For many players, what we learn from the character experience – a gradual realization, even though the signs were there from the start – reflected what it was like to explore their own sexuality. He’s a sentimental content creator that @thatnerdviolet couldn’t agree with more. “They found a new romance with a woman after it didn’t work out with the ex-boyfriend,” Violet tells us. “In my own experience, it was pretty much the same, especially as a queer woman. It was so relatable how some partners can suppress parts of you, and others would watch it. blossom.

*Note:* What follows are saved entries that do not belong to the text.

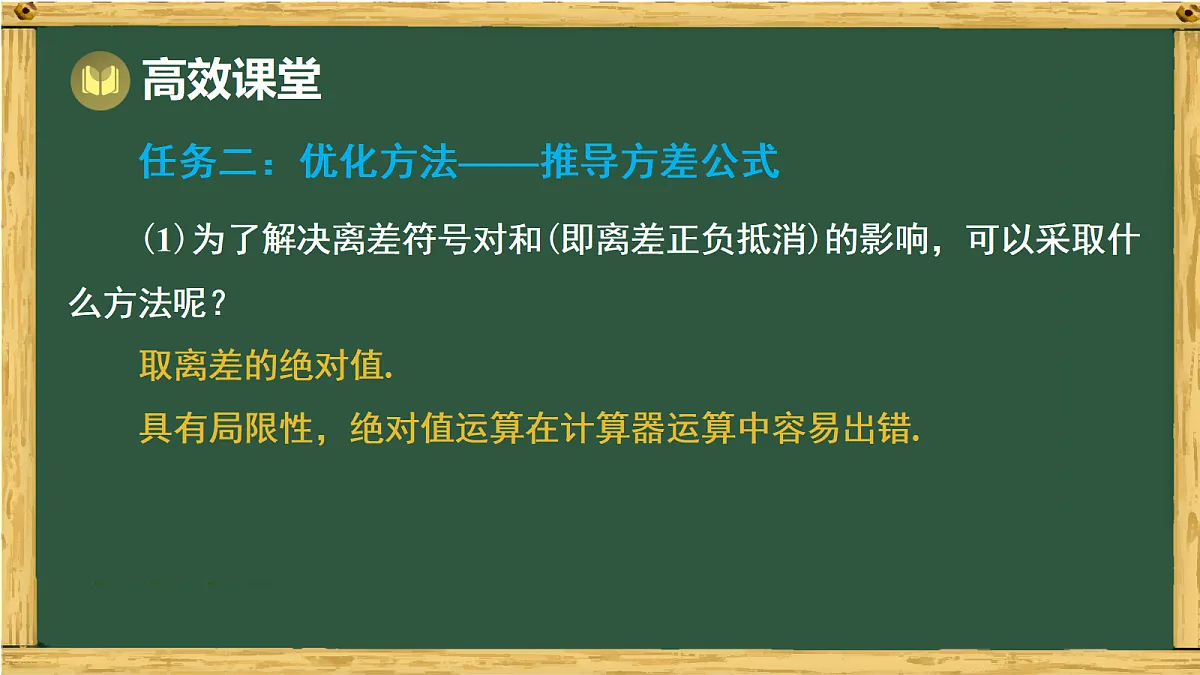 高效课堂

任务二：优化方法——推导方差公式

(1)为了解决离差符号对和(即离差正负抵消)的影响，可以采取什么方法呢？

取离差的绝对值.

具有局限性，绝对值运算在计算器运算中容易出错.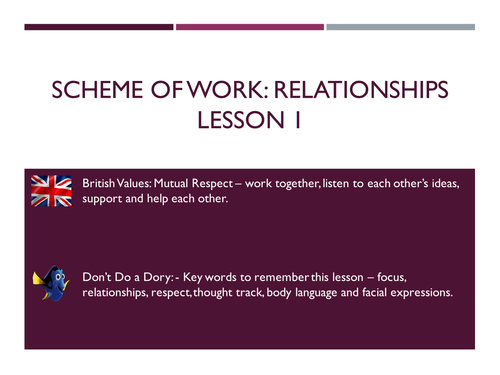 SCHEME OF WORK: RELATIONSHIPS LESSON 1

British Values: Mutual Respect – work together, listen to each other's ideas, support and help each other.

Don't Do a Dory: - Key words to remember this lesson – focus, relationships, respect, thought track, body language and facial expressions.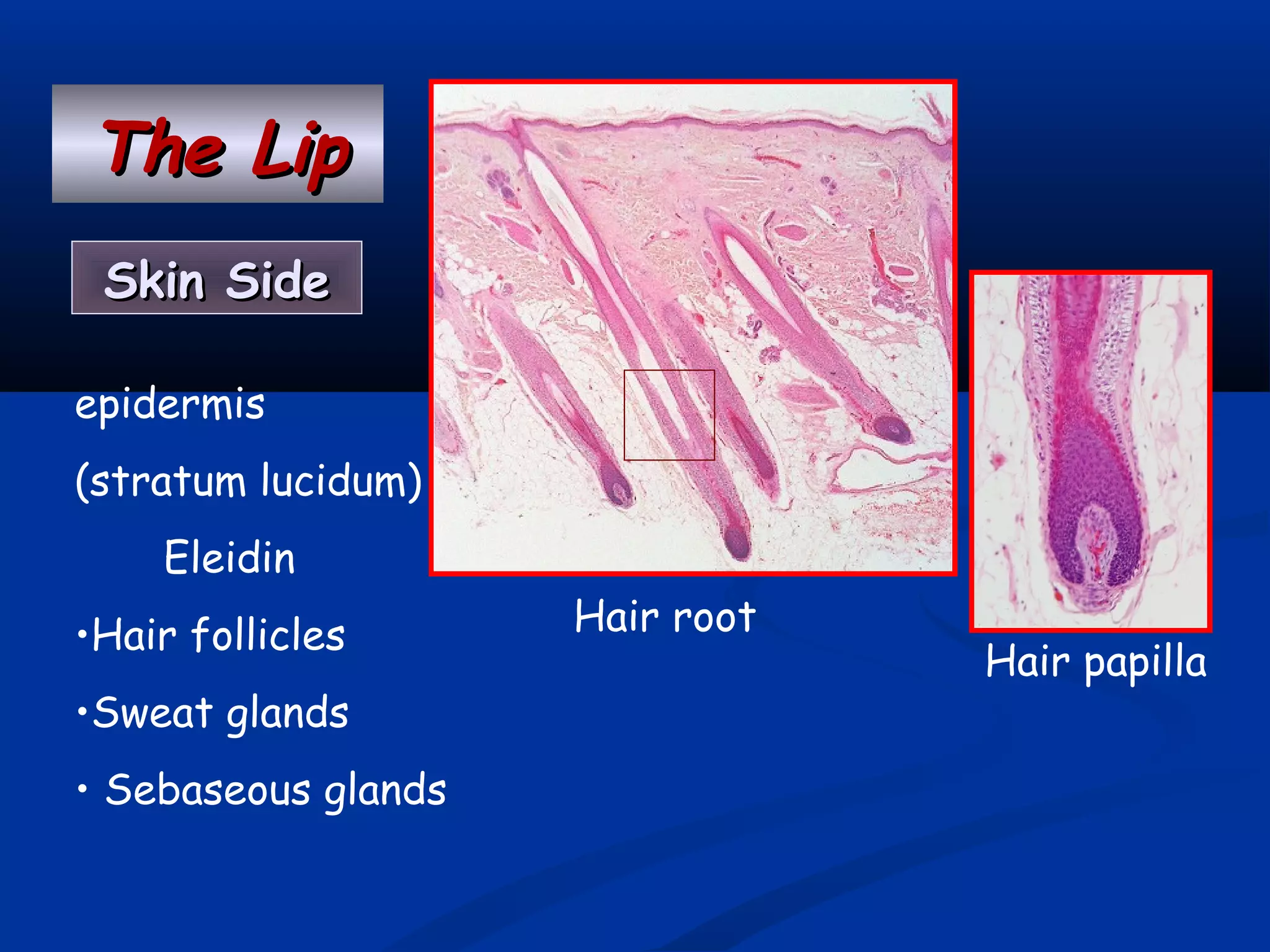 The Lip

Skin Side

epidermis

(stratum lucidum)

Eleidin

•Hair follicles

•Sweat glands

• Sebaseous glands

Hair root

Hair papilla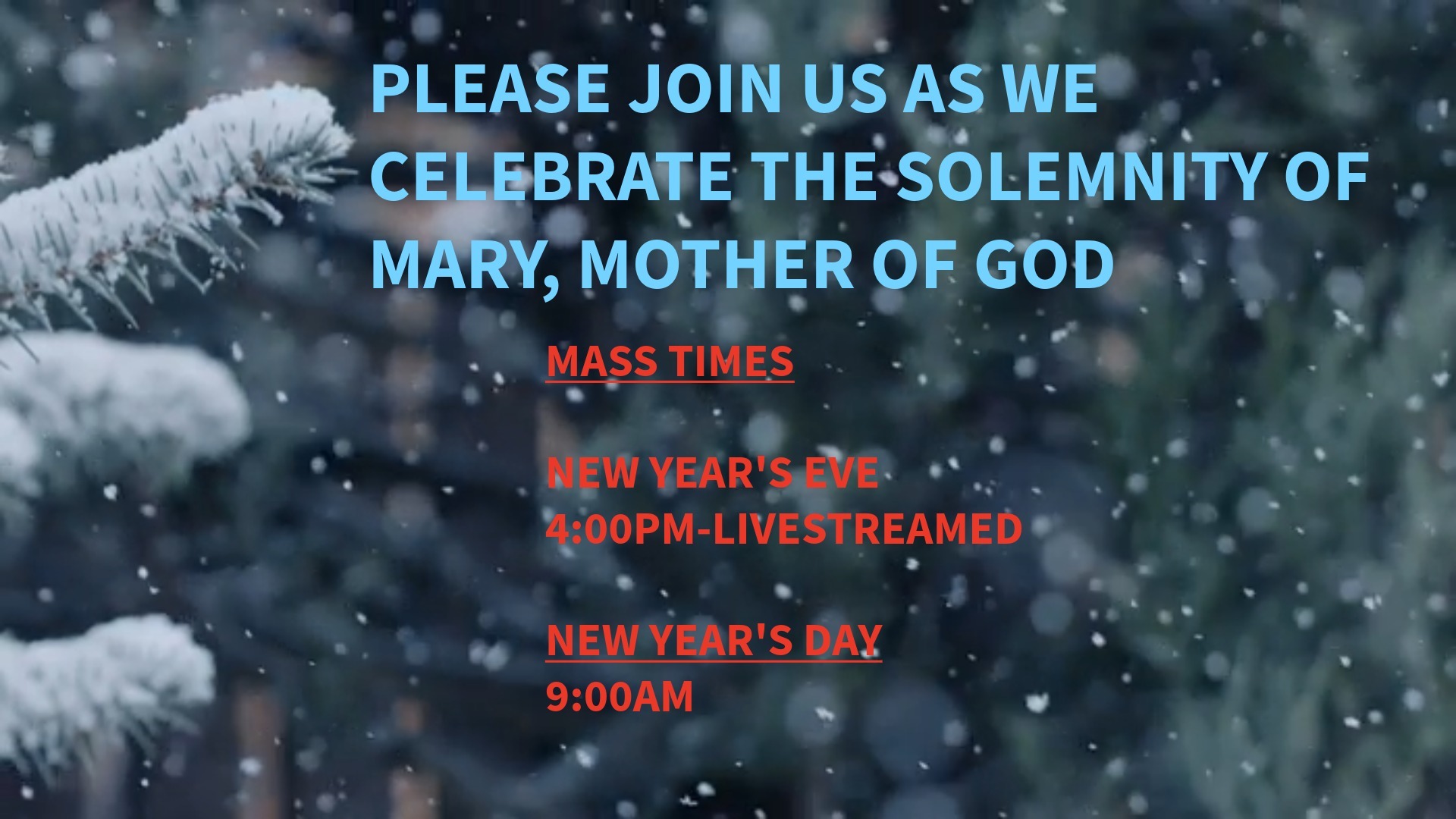 PLEASE JOIN US AS WE CELEBRATE THE SOLEMNITY OF MARY, MOTHER OF GOD

MASS TIMES

NEW YEAR'S EVE
4:00PM-LIVESTREAMED

NEW YEAR'S DAY
9:00AM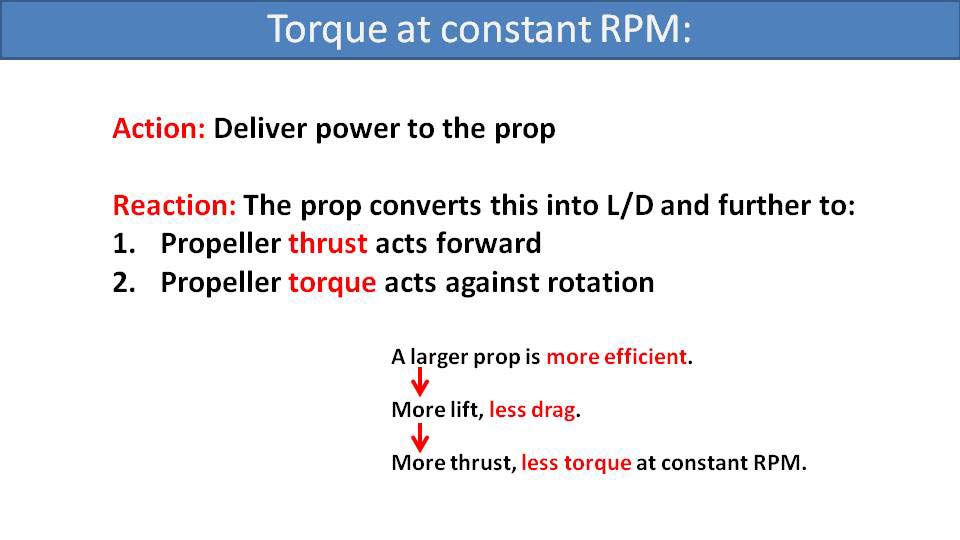 Torque at constant RPM:

Action: Deliver power to the prop

Reaction: The prop converts this into L/D and further to:
1. Propeller thrust acts forward
2. Propeller torque acts against rotation

A larger prop is more efficient.

More lift, less drag.

More thrust, less torque at constant RPM.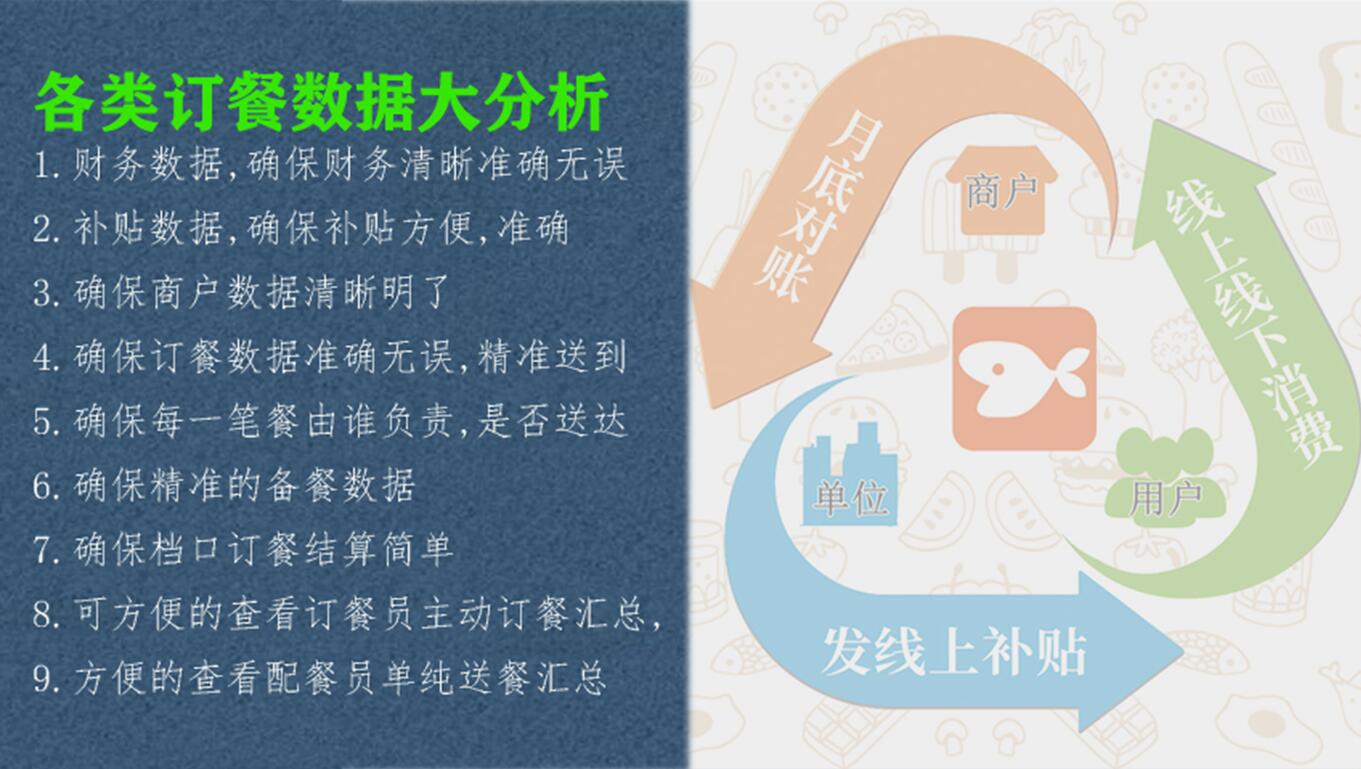 各类订餐数据大分析

1. 财务数据,确保财务清晰准确无误

2. 补贴数据,确保补贴方便,准确

3. 确保商户数据清晰明了

4. 确保订餐数据准确无误,精准送到

5. 确保每一笔餐由谁负责,是否送达

6. 确保精准的备餐数据

7. 确保档口订餐结算简单

8. 可方便的查看订餐员主动订餐汇总,

9. 方便的查看配餐员单纯送餐汇总

月底对账

商户

线上线下消费

单位

用户

发线上补贴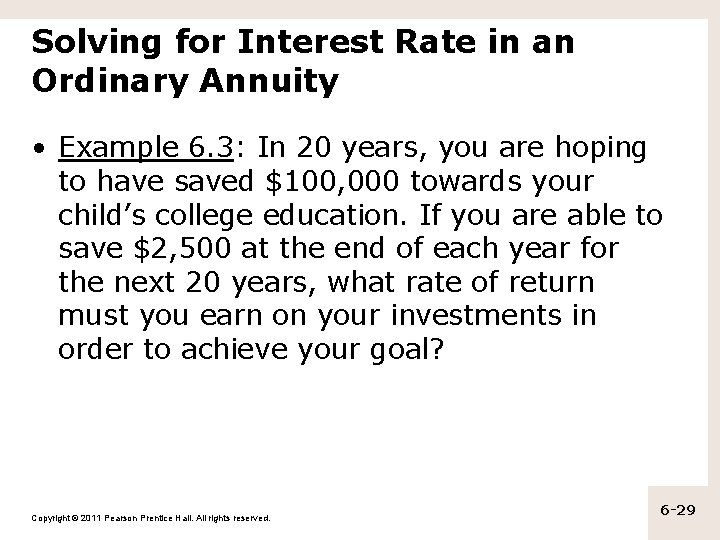 Solving for Interest Rate in an Ordinary Annuity

• Example 6.3: In 20 years, you are hoping to have saved \$100,000 towards your child's college education. If you are able to save \$2,500 at the end of each year for the next 20 years, what rate of return must you earn on your investments in order to achieve your goal?

Copyright © 2011 Pearson Prentice Hall. All rights reserved.

6-29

In later stages of the game, we unbox more meaningful objects; strange signifiers or indications of exploring a burgeoning sexuality – everything from plaid shirts to a favorite mug in the colors of the bisexual flag. Interestingly, Twitch streamer @SammiTheSamurai identifies the character’s D&D hobby as something that stands out for them. “Even though it’s not just an LGBTQIA+ hobby, community members are drawn to it because it gives them freedom of expression,” they explain. Plant life, meanwhile, not only suggested a feminine presence, but something a little deeper for @thatnerviolet. “I loved the depiction of the plants his wife brought with her, showing that their love was ‘growth’.” In their reaction video for this level, they tear up realizing the character was in a healthy queer relationship. “I wish I had that type of game growing up,” Violet sobs in the live-streamed footage. “Representation is really important, you know? It’s really cool.”

Ultimately, Unpacking teaches us not to underestimate the power of what, at first glance, might be considered a cute indie game. For someone on a similar journey of discovering their queer self, conscious comfort Unpacking and its pixel-art aesthetic can provide a strong argument for not ignoring the subtlety of things – both in games and IRL.